__Yang Diharapkan__
Dalam teks tentang Al-Qur'an dan kebudayaan, dari bahasa apa kata budaya berasal, dan apa arti kata asalnya?

__Kutipan Teks__
# # # #

Adab & HumanioraAl-Qur'an & HadisGaya Hidup

Al-Qur’an: Memperkuat Kebudayaan Islami dan Harmoni Sosial

TATSQIF ONLINE Al-Qur’an merupakan sumber utama nilai ajaran Islam yang mendorong manusia untuk berinteraksi sosial dan membentuk kebudayaan. Kitab suci ini menuntun umat Muslim dalam mengatur perilaku mereka dan menciptakan lingkungan sosial yang harmonis.

Meskipun demikian, perlu diakui bahwa kebudayaan manusia merupakan hasil dari interaksi sosial yang kompleks, yang dapat mencakup nilai-nilai baik maupun buruk.

Al-Qur’an hadir menjadi panduan yang jelas bagi umat Islam dalam mengevaluasi dan memperkuat nilai-nilai positif dalam kebudayaan, serta untuk menghindari nilai-nilai yang bertentangan dengan ajaran Islam.

Indra Tjahyadi dalam bukunya yang berjudul Kajian Budaya Lokal, menjelaskan bahwa kata budaya atau kebudayaan berasal dari bahasa Sanskerta yaitu buddhayah yang berarti budi atau akal. Dalam KBBI (Kamus Besar Bahasa Indonesia), budaya merupakan pikiran, akal budi, hasil, adat istiadat atau sesuatu yang sudah menjadi kebiasaan sehingga sulit untuk diubah.

Budaya adalah pola hidup menyeluruh yang merupakan karya, hasil cipta, karsa, rasa, dan produk suatu masyarakat maupun bangsa yang dianggap baik dan diterapkan atau diaplikasikan dalam tatanan kehidupan. Dalam makna luas kebudayaan tidak hanya mencakup pada adat istiadat, namun juga mencakup bahasa, keyakinan, perkembangan teknologi, peradaban, dan pandangan hidup masyarakat.

Melansir dari laman rumahsosiologi.com, kebudayaan dimaknai dengan keseluruhan dari warisan, ide-ide, keyakinan, nilai-nilai, dan pengetahuan yang merupakan basis bersama dalam aksi sosial. Membicarakan tentang budaya berarti membincangkan seluruh aspek kehidupan manusia, baik itu dari cara bertindak, cara berfikir serta material yang bersama-sama membentuk kehidupan manusia.

# # # #

__Data Tercatat__
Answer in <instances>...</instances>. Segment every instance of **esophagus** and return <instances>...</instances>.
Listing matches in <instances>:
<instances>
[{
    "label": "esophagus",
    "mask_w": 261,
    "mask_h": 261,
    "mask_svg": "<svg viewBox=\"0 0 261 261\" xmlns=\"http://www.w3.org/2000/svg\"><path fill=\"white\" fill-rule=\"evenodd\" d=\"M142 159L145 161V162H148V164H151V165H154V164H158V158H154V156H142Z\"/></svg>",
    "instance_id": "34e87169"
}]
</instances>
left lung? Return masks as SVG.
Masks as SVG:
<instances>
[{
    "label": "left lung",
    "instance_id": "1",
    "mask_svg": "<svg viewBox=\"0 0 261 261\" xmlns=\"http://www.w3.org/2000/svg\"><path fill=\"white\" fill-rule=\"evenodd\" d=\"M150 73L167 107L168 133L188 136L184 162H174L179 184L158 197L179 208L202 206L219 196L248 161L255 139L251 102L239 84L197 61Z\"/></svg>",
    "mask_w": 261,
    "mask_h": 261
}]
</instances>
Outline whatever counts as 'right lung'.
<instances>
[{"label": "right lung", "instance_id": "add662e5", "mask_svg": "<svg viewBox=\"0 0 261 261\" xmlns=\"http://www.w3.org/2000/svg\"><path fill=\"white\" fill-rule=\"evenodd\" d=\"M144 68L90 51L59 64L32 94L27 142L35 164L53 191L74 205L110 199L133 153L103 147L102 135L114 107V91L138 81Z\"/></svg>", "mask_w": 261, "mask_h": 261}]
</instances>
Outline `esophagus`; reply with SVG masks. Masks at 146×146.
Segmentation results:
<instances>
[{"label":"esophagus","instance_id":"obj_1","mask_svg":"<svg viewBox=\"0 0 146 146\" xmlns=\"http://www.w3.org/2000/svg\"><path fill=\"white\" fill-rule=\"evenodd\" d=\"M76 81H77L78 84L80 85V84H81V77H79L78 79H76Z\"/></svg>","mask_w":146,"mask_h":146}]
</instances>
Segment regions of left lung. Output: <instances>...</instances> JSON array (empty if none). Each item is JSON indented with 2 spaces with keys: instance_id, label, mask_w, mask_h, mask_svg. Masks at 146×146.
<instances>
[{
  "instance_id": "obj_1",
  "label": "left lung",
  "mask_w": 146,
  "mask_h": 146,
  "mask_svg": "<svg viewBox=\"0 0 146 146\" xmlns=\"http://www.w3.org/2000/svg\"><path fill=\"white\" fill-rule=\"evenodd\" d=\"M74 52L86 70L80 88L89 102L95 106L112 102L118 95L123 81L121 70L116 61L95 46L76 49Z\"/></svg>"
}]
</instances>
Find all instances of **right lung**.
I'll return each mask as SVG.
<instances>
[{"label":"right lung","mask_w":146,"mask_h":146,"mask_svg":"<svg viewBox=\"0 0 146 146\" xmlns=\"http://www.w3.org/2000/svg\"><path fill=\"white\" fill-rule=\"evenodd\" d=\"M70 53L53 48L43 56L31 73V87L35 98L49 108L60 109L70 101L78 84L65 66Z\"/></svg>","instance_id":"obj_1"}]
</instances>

# # # #

__Jawaban Berikut__
Kata budaya berasal dari bahasa Sanskerta, yaitu buddhayah, yang berarti budi atau akal.